Use it for daily quota checks per API key:

# In your route, after token bucket:
allowed, remaining = await sliding_window_check(
    key=f"quota:daily:{payload.user_id}",
    limit=100,            # Starter plan: 100 calls/day
    window_seconds=86400,
)
if not allowed:
    raise HTTPException(
        status_code=429,
        detail="Daily quota exceeded. Upgrade to Pro for 2,000 calls/day — starts at $29/month.",
        headers={"X-RateLimit-Remaining": "0", "Retry-After": "86400"},
    )

Verification

Run a quick load test with curl in a loop:

for i in $(seq 1 15); do
  curl -s -o /dev/null -w "%{http_code}\n" \
    -X POST http://localhost:8000/chat \
    -H "Content-Type: application/json" \
    -d '{"message": "hello", "user_id": "test-user-1"}'
done

You should see:

200
200
...
200   ← 10 allowed (burst capacity)
429
429
429
429
429   ← remaining calls blocked

Then wait 10 seconds and retry — tokens refill at 0.5/s, so you'll get ~5 new requests through.

sleep 10
curl -s -w "%{http_code}\n" -X POST http://localhost:8000/chat \
  -H "Content-Type: application/json" \
  -d '{"message": "hello", "user_id": "test-user-1"}'
# → 200

What You Learned

Token bucket is the right default for LLM chat — it allows natural burst behavior while capping sustained abuse. Fixed window is dangerous at the boundary.
Lua scripts are mandatory for Redis rate limiters under concurrency. Non-atomic check-then-set causes race conditions that let abusers slip through at scale.
Layer your limits: IP limits stop bots, user limits enforce fair use, sliding windows enforce paid quotas. Don't rely on a single limit.
Always return Retry-After in 429 responses — well-behaved clients (and your own frontend) will back off automatically instead of hammering harder.
When NOT to use this: if you're on a managed API gateway (AWS API Gateway, Cloudflare Workers AI), use their built-in rate limiting. Rolling your own Redis solution on top adds latency for no gain.

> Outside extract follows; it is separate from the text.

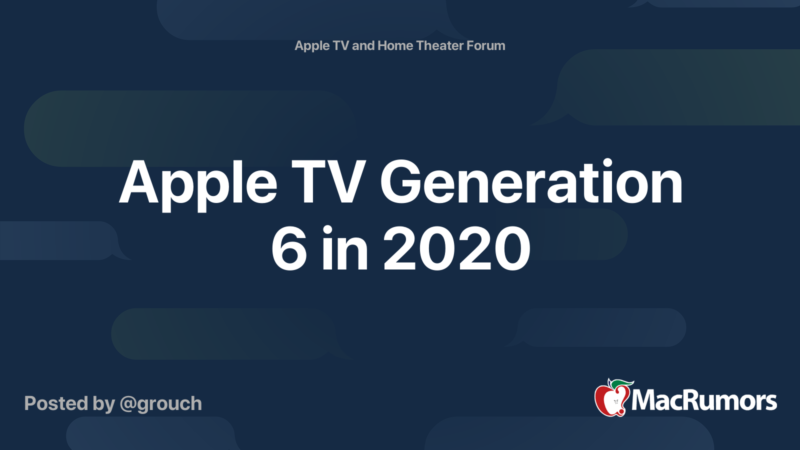 Apple TV and Home Theater Forum

Apple TV Generation 6 in 2020

Posted by @grouch

MacRumors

Tested on Python 3.12, FastAPI 0.115, redis-py 5.x, Redis 7.2, Ubuntu 24.04 & macOS Sequoia

FAQ

Q: Does this work with Anthropic's API as well as OpenAI? A: Yes — the limiter runs in your application layer before any upstream call. Swap openai_client.chat.completions.create for anthropic.Anthropic().messages.create and the limiting logic is identical.

Q: What's the difference between rate limiting and throttling? A: Rate limiting rejects requests that exceed a threshold with a 429. Throttling queues them and slows delivery. For LLM APIs, rejection is almost always better — queuing causes memory buildup and unpredictable latency spikes.

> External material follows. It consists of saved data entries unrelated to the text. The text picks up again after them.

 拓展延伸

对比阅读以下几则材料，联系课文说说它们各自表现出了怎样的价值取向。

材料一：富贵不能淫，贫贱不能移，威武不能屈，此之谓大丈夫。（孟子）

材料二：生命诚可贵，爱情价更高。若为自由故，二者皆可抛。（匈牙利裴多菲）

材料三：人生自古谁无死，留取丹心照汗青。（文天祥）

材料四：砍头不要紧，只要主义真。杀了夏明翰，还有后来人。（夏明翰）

Q: Can I run this without Redis, on a single-worker server? A: Yes. Replace the Redis calls with an in-memory dict and asyncio.Lock. This works fine for single-process deployments but breaks across multiple Uvicorn workers — each worker has its own memory space.

Q: How much does Redis add to latency? A: A local Redis call takes ~0.1–0.3ms. Against an LLM call that takes 500–5000ms, this is noise. On Redis Cloud (AWS us-east-1), expect ~1–2ms round-trip — still negligible.

Q: What's the minimum plan for Redis Cloud to support this in production? A: The Free tier (30MB) is sufficient for up to ~50,000 active user keys. Paid plans start at $7/month for 250MB on AWS us-east-1 — more than enough for most early-stage LLM products.